Your objective =
Return each record verbatim, images excluded.

(Stored records)
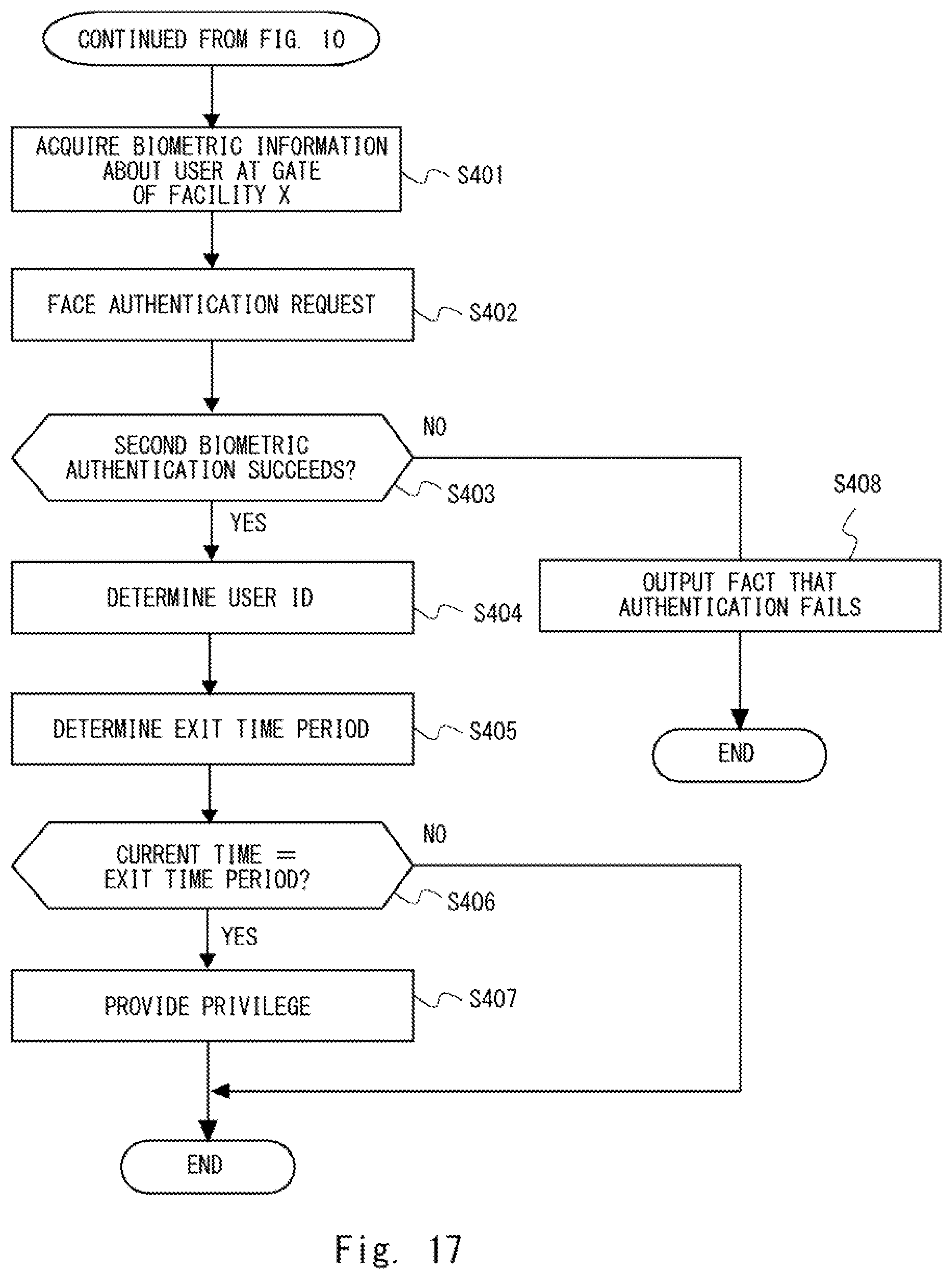 CONTINUED FROM FIG. 10

ACQUIRE BIOMETRIC INFORMATION ABOUT USER AT GATE OF FACILITY X

S401

FACE AUTHENTICATION REQUEST

S402

SECOND BIOMETRIC AUTHENTICATION SUCCEEDS?

NO

S403

YES

S408

DETERMINE USER ID

S404

OUTPUT FACT THAT AUTHENTICATION FAILS

DETERMINE EXIT TIME PERIOD

S405

END

CURRENT TIME = EXIT TIME PERIOD?

NO

S406

YES

PROVIDE PRIVILEGE

S407

END

Fig. 17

Solution to this task =
 CONTINUED FROM FIG. 10

ACQUIRE BIOMETRIC INFORMATION ABOUT USER AT GATE OF FACILITY X

S401

FACE AUTHENTICATION REQUEST

S402

SECOND BIOMETRIC AUTHENTICATION SUCCEEDS?

NO

S403

YES

S408

DETERMINE USER ID

S404

OUTPUT FACT THAT AUTHENTICATION FAILS

DETERMINE EXIT TIME PERIOD

S405

END

CURRENT TIME = EXIT TIME PERIOD?

NO

S406

YES

PROVIDE PRIVILEGE

S407

END

Fig. 17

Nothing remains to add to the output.